Plusieurs d’entre eux ou leurs conseillers étaient présents. Le Collectif CHUM douvan douvan était solidaire du mouvement. Après une opération molokoy (escargot) sur l’autoroute en direction de Fort-de-France, et un passage dans la zone commerciale de la Jambette, environ 200 agents hospitaliers du CH de Trinité ainsi que d’autres établissements de Santé en soutien, sont arrivés avec banderoles et pancartes devant l’ARS (Agence régionale de Santé). Tous pointaient, en levant un carton rouge, le désengagement de l’ARS et de l’État, qui n’ont toujours pas entamé les travaux de reconstruction de l’hôpital après plus de dix ans. Après plusieurs prises de parole, une délégation, composée de représentants syndicaux, représentants des différents services de l’hôpital et des élus, a été reçue par le directeur de l’ARS.

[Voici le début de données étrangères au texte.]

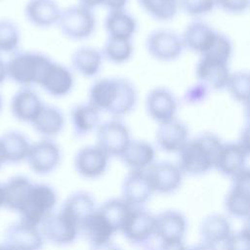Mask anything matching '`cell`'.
Wrapping results in <instances>:
<instances>
[{"label":"cell","instance_id":"1","mask_svg":"<svg viewBox=\"0 0 250 250\" xmlns=\"http://www.w3.org/2000/svg\"><path fill=\"white\" fill-rule=\"evenodd\" d=\"M88 102L101 112L123 118L135 109L138 92L133 82L125 77H104L90 86Z\"/></svg>","mask_w":250,"mask_h":250},{"label":"cell","instance_id":"2","mask_svg":"<svg viewBox=\"0 0 250 250\" xmlns=\"http://www.w3.org/2000/svg\"><path fill=\"white\" fill-rule=\"evenodd\" d=\"M223 144L211 135H203L189 141L180 151V165L183 172L198 175L215 166L216 157Z\"/></svg>","mask_w":250,"mask_h":250},{"label":"cell","instance_id":"3","mask_svg":"<svg viewBox=\"0 0 250 250\" xmlns=\"http://www.w3.org/2000/svg\"><path fill=\"white\" fill-rule=\"evenodd\" d=\"M52 61L40 52L19 50L6 62L8 78L21 87L31 88L39 84L45 69Z\"/></svg>","mask_w":250,"mask_h":250},{"label":"cell","instance_id":"4","mask_svg":"<svg viewBox=\"0 0 250 250\" xmlns=\"http://www.w3.org/2000/svg\"><path fill=\"white\" fill-rule=\"evenodd\" d=\"M58 203V195L53 187L44 183H34L21 210L20 220L36 227L54 211Z\"/></svg>","mask_w":250,"mask_h":250},{"label":"cell","instance_id":"5","mask_svg":"<svg viewBox=\"0 0 250 250\" xmlns=\"http://www.w3.org/2000/svg\"><path fill=\"white\" fill-rule=\"evenodd\" d=\"M58 25L64 37L73 41H82L94 34L97 20L92 9L76 4L62 11Z\"/></svg>","mask_w":250,"mask_h":250},{"label":"cell","instance_id":"6","mask_svg":"<svg viewBox=\"0 0 250 250\" xmlns=\"http://www.w3.org/2000/svg\"><path fill=\"white\" fill-rule=\"evenodd\" d=\"M131 141L130 130L122 118L104 120L96 130V145L110 157H120Z\"/></svg>","mask_w":250,"mask_h":250},{"label":"cell","instance_id":"7","mask_svg":"<svg viewBox=\"0 0 250 250\" xmlns=\"http://www.w3.org/2000/svg\"><path fill=\"white\" fill-rule=\"evenodd\" d=\"M39 228L45 241L56 246L70 245L80 235L78 224L61 209L50 214Z\"/></svg>","mask_w":250,"mask_h":250},{"label":"cell","instance_id":"8","mask_svg":"<svg viewBox=\"0 0 250 250\" xmlns=\"http://www.w3.org/2000/svg\"><path fill=\"white\" fill-rule=\"evenodd\" d=\"M62 157V149L54 139L42 138L31 144L25 162L33 173L45 176L59 167Z\"/></svg>","mask_w":250,"mask_h":250},{"label":"cell","instance_id":"9","mask_svg":"<svg viewBox=\"0 0 250 250\" xmlns=\"http://www.w3.org/2000/svg\"><path fill=\"white\" fill-rule=\"evenodd\" d=\"M110 156L100 146L89 145L79 148L73 158L76 173L87 180L101 178L108 169Z\"/></svg>","mask_w":250,"mask_h":250},{"label":"cell","instance_id":"10","mask_svg":"<svg viewBox=\"0 0 250 250\" xmlns=\"http://www.w3.org/2000/svg\"><path fill=\"white\" fill-rule=\"evenodd\" d=\"M120 232L130 243L143 245L155 235V216L142 207H133Z\"/></svg>","mask_w":250,"mask_h":250},{"label":"cell","instance_id":"11","mask_svg":"<svg viewBox=\"0 0 250 250\" xmlns=\"http://www.w3.org/2000/svg\"><path fill=\"white\" fill-rule=\"evenodd\" d=\"M183 39L175 32L166 29H157L149 33L146 40L148 54L159 61H172L177 59L184 48Z\"/></svg>","mask_w":250,"mask_h":250},{"label":"cell","instance_id":"12","mask_svg":"<svg viewBox=\"0 0 250 250\" xmlns=\"http://www.w3.org/2000/svg\"><path fill=\"white\" fill-rule=\"evenodd\" d=\"M38 86L52 97H65L74 86L73 72L64 64L52 61L45 69Z\"/></svg>","mask_w":250,"mask_h":250},{"label":"cell","instance_id":"13","mask_svg":"<svg viewBox=\"0 0 250 250\" xmlns=\"http://www.w3.org/2000/svg\"><path fill=\"white\" fill-rule=\"evenodd\" d=\"M4 236V242L22 250H41L45 242L40 228L22 220L10 225Z\"/></svg>","mask_w":250,"mask_h":250},{"label":"cell","instance_id":"14","mask_svg":"<svg viewBox=\"0 0 250 250\" xmlns=\"http://www.w3.org/2000/svg\"><path fill=\"white\" fill-rule=\"evenodd\" d=\"M153 192L146 171H129L121 185V198L132 207H142Z\"/></svg>","mask_w":250,"mask_h":250},{"label":"cell","instance_id":"15","mask_svg":"<svg viewBox=\"0 0 250 250\" xmlns=\"http://www.w3.org/2000/svg\"><path fill=\"white\" fill-rule=\"evenodd\" d=\"M44 103L30 87H21L12 97L10 109L13 117L20 122L31 124Z\"/></svg>","mask_w":250,"mask_h":250},{"label":"cell","instance_id":"16","mask_svg":"<svg viewBox=\"0 0 250 250\" xmlns=\"http://www.w3.org/2000/svg\"><path fill=\"white\" fill-rule=\"evenodd\" d=\"M146 109L150 118L160 124L175 119L177 102L169 90L158 87L147 94Z\"/></svg>","mask_w":250,"mask_h":250},{"label":"cell","instance_id":"17","mask_svg":"<svg viewBox=\"0 0 250 250\" xmlns=\"http://www.w3.org/2000/svg\"><path fill=\"white\" fill-rule=\"evenodd\" d=\"M146 172L154 192L170 193L177 189L182 182L183 171L169 162L153 163Z\"/></svg>","mask_w":250,"mask_h":250},{"label":"cell","instance_id":"18","mask_svg":"<svg viewBox=\"0 0 250 250\" xmlns=\"http://www.w3.org/2000/svg\"><path fill=\"white\" fill-rule=\"evenodd\" d=\"M116 232L114 226L99 207L85 220L80 229V234L85 237L91 246L111 242Z\"/></svg>","mask_w":250,"mask_h":250},{"label":"cell","instance_id":"19","mask_svg":"<svg viewBox=\"0 0 250 250\" xmlns=\"http://www.w3.org/2000/svg\"><path fill=\"white\" fill-rule=\"evenodd\" d=\"M62 11L55 0H29L24 7V17L32 25L48 28L59 23Z\"/></svg>","mask_w":250,"mask_h":250},{"label":"cell","instance_id":"20","mask_svg":"<svg viewBox=\"0 0 250 250\" xmlns=\"http://www.w3.org/2000/svg\"><path fill=\"white\" fill-rule=\"evenodd\" d=\"M30 125L42 138L54 139L62 132L65 125V116L60 107L44 104Z\"/></svg>","mask_w":250,"mask_h":250},{"label":"cell","instance_id":"21","mask_svg":"<svg viewBox=\"0 0 250 250\" xmlns=\"http://www.w3.org/2000/svg\"><path fill=\"white\" fill-rule=\"evenodd\" d=\"M73 135L77 138L96 131L101 123V111L88 101L72 106L69 112Z\"/></svg>","mask_w":250,"mask_h":250},{"label":"cell","instance_id":"22","mask_svg":"<svg viewBox=\"0 0 250 250\" xmlns=\"http://www.w3.org/2000/svg\"><path fill=\"white\" fill-rule=\"evenodd\" d=\"M155 139L158 147L162 150L167 152H180L188 142V130L182 122L173 119L159 124Z\"/></svg>","mask_w":250,"mask_h":250},{"label":"cell","instance_id":"23","mask_svg":"<svg viewBox=\"0 0 250 250\" xmlns=\"http://www.w3.org/2000/svg\"><path fill=\"white\" fill-rule=\"evenodd\" d=\"M119 158L129 171H146L154 163L155 149L146 141L132 140Z\"/></svg>","mask_w":250,"mask_h":250},{"label":"cell","instance_id":"24","mask_svg":"<svg viewBox=\"0 0 250 250\" xmlns=\"http://www.w3.org/2000/svg\"><path fill=\"white\" fill-rule=\"evenodd\" d=\"M196 75L204 86L218 90L228 86L231 74L227 63L202 56L196 66Z\"/></svg>","mask_w":250,"mask_h":250},{"label":"cell","instance_id":"25","mask_svg":"<svg viewBox=\"0 0 250 250\" xmlns=\"http://www.w3.org/2000/svg\"><path fill=\"white\" fill-rule=\"evenodd\" d=\"M104 60L102 51L94 47L82 46L72 53L70 62L75 72L91 78L100 73Z\"/></svg>","mask_w":250,"mask_h":250},{"label":"cell","instance_id":"26","mask_svg":"<svg viewBox=\"0 0 250 250\" xmlns=\"http://www.w3.org/2000/svg\"><path fill=\"white\" fill-rule=\"evenodd\" d=\"M104 23L107 37L111 38L131 40L138 27L136 19L125 9L108 11Z\"/></svg>","mask_w":250,"mask_h":250},{"label":"cell","instance_id":"27","mask_svg":"<svg viewBox=\"0 0 250 250\" xmlns=\"http://www.w3.org/2000/svg\"><path fill=\"white\" fill-rule=\"evenodd\" d=\"M186 230V220L176 211H165L155 216V236L161 242L182 240Z\"/></svg>","mask_w":250,"mask_h":250},{"label":"cell","instance_id":"28","mask_svg":"<svg viewBox=\"0 0 250 250\" xmlns=\"http://www.w3.org/2000/svg\"><path fill=\"white\" fill-rule=\"evenodd\" d=\"M6 161L18 164L26 161L31 144L25 134L18 130H9L0 136Z\"/></svg>","mask_w":250,"mask_h":250},{"label":"cell","instance_id":"29","mask_svg":"<svg viewBox=\"0 0 250 250\" xmlns=\"http://www.w3.org/2000/svg\"><path fill=\"white\" fill-rule=\"evenodd\" d=\"M60 209L73 219L81 229L82 224L97 209V206L91 193L79 190L68 195Z\"/></svg>","mask_w":250,"mask_h":250},{"label":"cell","instance_id":"30","mask_svg":"<svg viewBox=\"0 0 250 250\" xmlns=\"http://www.w3.org/2000/svg\"><path fill=\"white\" fill-rule=\"evenodd\" d=\"M246 152L239 144L222 145L216 157L215 166L225 175L234 176L244 168Z\"/></svg>","mask_w":250,"mask_h":250},{"label":"cell","instance_id":"31","mask_svg":"<svg viewBox=\"0 0 250 250\" xmlns=\"http://www.w3.org/2000/svg\"><path fill=\"white\" fill-rule=\"evenodd\" d=\"M33 184L29 178L23 175H17L10 178L3 184L5 194L4 207L19 213Z\"/></svg>","mask_w":250,"mask_h":250},{"label":"cell","instance_id":"32","mask_svg":"<svg viewBox=\"0 0 250 250\" xmlns=\"http://www.w3.org/2000/svg\"><path fill=\"white\" fill-rule=\"evenodd\" d=\"M216 33L206 23L195 21L187 27L182 39L188 49L204 55L210 48Z\"/></svg>","mask_w":250,"mask_h":250},{"label":"cell","instance_id":"33","mask_svg":"<svg viewBox=\"0 0 250 250\" xmlns=\"http://www.w3.org/2000/svg\"><path fill=\"white\" fill-rule=\"evenodd\" d=\"M201 233L204 240L211 244L226 242L230 234V224L222 215H211L203 221Z\"/></svg>","mask_w":250,"mask_h":250},{"label":"cell","instance_id":"34","mask_svg":"<svg viewBox=\"0 0 250 250\" xmlns=\"http://www.w3.org/2000/svg\"><path fill=\"white\" fill-rule=\"evenodd\" d=\"M133 53L134 47L130 39L107 37L102 49L104 59L114 64L127 62L132 58Z\"/></svg>","mask_w":250,"mask_h":250},{"label":"cell","instance_id":"35","mask_svg":"<svg viewBox=\"0 0 250 250\" xmlns=\"http://www.w3.org/2000/svg\"><path fill=\"white\" fill-rule=\"evenodd\" d=\"M141 7L153 19L169 21L175 17L180 0H138Z\"/></svg>","mask_w":250,"mask_h":250},{"label":"cell","instance_id":"36","mask_svg":"<svg viewBox=\"0 0 250 250\" xmlns=\"http://www.w3.org/2000/svg\"><path fill=\"white\" fill-rule=\"evenodd\" d=\"M21 31L18 24L9 19L0 20V54H14L19 51Z\"/></svg>","mask_w":250,"mask_h":250},{"label":"cell","instance_id":"37","mask_svg":"<svg viewBox=\"0 0 250 250\" xmlns=\"http://www.w3.org/2000/svg\"><path fill=\"white\" fill-rule=\"evenodd\" d=\"M231 97L244 104L250 102V74L237 72L230 75L228 86Z\"/></svg>","mask_w":250,"mask_h":250},{"label":"cell","instance_id":"38","mask_svg":"<svg viewBox=\"0 0 250 250\" xmlns=\"http://www.w3.org/2000/svg\"><path fill=\"white\" fill-rule=\"evenodd\" d=\"M231 51H232V47L229 40L226 36L216 33V36L210 48L202 56L228 63V61L231 56Z\"/></svg>","mask_w":250,"mask_h":250},{"label":"cell","instance_id":"39","mask_svg":"<svg viewBox=\"0 0 250 250\" xmlns=\"http://www.w3.org/2000/svg\"><path fill=\"white\" fill-rule=\"evenodd\" d=\"M226 206L228 211L235 217H250V199L233 190H230L228 194Z\"/></svg>","mask_w":250,"mask_h":250},{"label":"cell","instance_id":"40","mask_svg":"<svg viewBox=\"0 0 250 250\" xmlns=\"http://www.w3.org/2000/svg\"><path fill=\"white\" fill-rule=\"evenodd\" d=\"M215 5V0H180L183 10L192 16L205 15L211 12Z\"/></svg>","mask_w":250,"mask_h":250},{"label":"cell","instance_id":"41","mask_svg":"<svg viewBox=\"0 0 250 250\" xmlns=\"http://www.w3.org/2000/svg\"><path fill=\"white\" fill-rule=\"evenodd\" d=\"M233 178L234 181L231 190L250 199V169L243 168Z\"/></svg>","mask_w":250,"mask_h":250},{"label":"cell","instance_id":"42","mask_svg":"<svg viewBox=\"0 0 250 250\" xmlns=\"http://www.w3.org/2000/svg\"><path fill=\"white\" fill-rule=\"evenodd\" d=\"M226 250H250V236L243 230L226 240Z\"/></svg>","mask_w":250,"mask_h":250},{"label":"cell","instance_id":"43","mask_svg":"<svg viewBox=\"0 0 250 250\" xmlns=\"http://www.w3.org/2000/svg\"><path fill=\"white\" fill-rule=\"evenodd\" d=\"M222 9L230 13H240L247 9L249 0H215Z\"/></svg>","mask_w":250,"mask_h":250},{"label":"cell","instance_id":"44","mask_svg":"<svg viewBox=\"0 0 250 250\" xmlns=\"http://www.w3.org/2000/svg\"><path fill=\"white\" fill-rule=\"evenodd\" d=\"M239 145L246 152L247 155H250V125L248 124L241 133Z\"/></svg>","mask_w":250,"mask_h":250},{"label":"cell","instance_id":"45","mask_svg":"<svg viewBox=\"0 0 250 250\" xmlns=\"http://www.w3.org/2000/svg\"><path fill=\"white\" fill-rule=\"evenodd\" d=\"M159 250H187V248L182 242V240H174L161 242Z\"/></svg>","mask_w":250,"mask_h":250},{"label":"cell","instance_id":"46","mask_svg":"<svg viewBox=\"0 0 250 250\" xmlns=\"http://www.w3.org/2000/svg\"><path fill=\"white\" fill-rule=\"evenodd\" d=\"M78 2H79L78 4L94 10L96 7L103 6L104 0H78Z\"/></svg>","mask_w":250,"mask_h":250},{"label":"cell","instance_id":"47","mask_svg":"<svg viewBox=\"0 0 250 250\" xmlns=\"http://www.w3.org/2000/svg\"><path fill=\"white\" fill-rule=\"evenodd\" d=\"M90 250H122L120 247H118L117 245H115L112 241L111 242H107L104 244H101V245H95V246H91Z\"/></svg>","mask_w":250,"mask_h":250},{"label":"cell","instance_id":"48","mask_svg":"<svg viewBox=\"0 0 250 250\" xmlns=\"http://www.w3.org/2000/svg\"><path fill=\"white\" fill-rule=\"evenodd\" d=\"M6 78H8L7 64L6 62H4V60L0 57V85L6 80Z\"/></svg>","mask_w":250,"mask_h":250},{"label":"cell","instance_id":"49","mask_svg":"<svg viewBox=\"0 0 250 250\" xmlns=\"http://www.w3.org/2000/svg\"><path fill=\"white\" fill-rule=\"evenodd\" d=\"M189 250H217L216 246L214 244L208 243V242H204L202 244H198L196 246H194L193 248L189 249Z\"/></svg>","mask_w":250,"mask_h":250},{"label":"cell","instance_id":"50","mask_svg":"<svg viewBox=\"0 0 250 250\" xmlns=\"http://www.w3.org/2000/svg\"><path fill=\"white\" fill-rule=\"evenodd\" d=\"M0 250H22L19 247H16L14 245H11V244H8L6 242H3L0 244Z\"/></svg>","mask_w":250,"mask_h":250},{"label":"cell","instance_id":"51","mask_svg":"<svg viewBox=\"0 0 250 250\" xmlns=\"http://www.w3.org/2000/svg\"><path fill=\"white\" fill-rule=\"evenodd\" d=\"M5 164H7V161H6L5 153H4L3 146H2V144H1V141H0V169H1Z\"/></svg>","mask_w":250,"mask_h":250},{"label":"cell","instance_id":"52","mask_svg":"<svg viewBox=\"0 0 250 250\" xmlns=\"http://www.w3.org/2000/svg\"><path fill=\"white\" fill-rule=\"evenodd\" d=\"M5 205V194H4V187L0 184V208L4 207Z\"/></svg>","mask_w":250,"mask_h":250},{"label":"cell","instance_id":"53","mask_svg":"<svg viewBox=\"0 0 250 250\" xmlns=\"http://www.w3.org/2000/svg\"><path fill=\"white\" fill-rule=\"evenodd\" d=\"M242 230L250 236V217L247 218V220H246V222L244 224V228H243Z\"/></svg>","mask_w":250,"mask_h":250},{"label":"cell","instance_id":"54","mask_svg":"<svg viewBox=\"0 0 250 250\" xmlns=\"http://www.w3.org/2000/svg\"><path fill=\"white\" fill-rule=\"evenodd\" d=\"M245 116L248 121V124L250 125V102L245 104Z\"/></svg>","mask_w":250,"mask_h":250},{"label":"cell","instance_id":"55","mask_svg":"<svg viewBox=\"0 0 250 250\" xmlns=\"http://www.w3.org/2000/svg\"><path fill=\"white\" fill-rule=\"evenodd\" d=\"M2 105H3V101H2V97H1V95H0V112H1V110H2Z\"/></svg>","mask_w":250,"mask_h":250}]
</instances>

À l’issue de la réunion, celui-ci a annoncé que deux millions d’euros seraient débloqués pour réaliser des travaux de réaménagement en urgence. Il a répété que cet hôpital serait reconstruit… Des déclarations qui restaient imprécises et même, selon les responsables syndicaux, en retrait par rapport à des annonces précédentes. Les agents ont bien compris qu’il leur faudra rester vigilants et mobilisés.


Grève à l’Ehpad du Carbet

L’Ehpad (établissement d’hébergement pour personnes âgées dépendantes) du Carbet a connu une grève à compter du lundi 18 juin. Le personnel, soutenu par la CDMT, a mis en cause la surcharge de travail, les effectifs insuffisants, le manque de matériel. Une gréviste a déclaré (France-Antilles du 20 juin) : « On ne peut plus travailler dans ces conditions ; il faut que ça s’arrête, on est à bout ! ». Une autre pointait le manque de temps pour être à l’écoute des résidents, et regrettait que les mauvaises conditions de travail puissent mener à la maltraitance. Elle signalait qu’en cas de pluie, l’installation – des chauffe-eau solaires – ne débitait que de l’eau froide pour les bains des résidents. Parmi les revendications figuraient également la revalorisation de la prime d’ancienneté, une amélioration de la sécurité de l’établissement la nuit, etc. Dans cette grève un service minimum a bien sûr fonctionné pour les résidents. Après cinq jours de mobilisation, le conflit a été déclaré terminé dans la soirée du 22 juin, un terrain d’entente ayant été trouvé. Dans les discussions le directeur avait fait valoir que le problème du manque d’effectifs dans les Ehpad est national mais disait garder « bon espoir pour l’avenir ». Les grévistes avaient toutes les raisons de vouloir… accélérer l’avenir et de ne pas supporter la situation sous prétexte que « c’est pareil ailleurs ».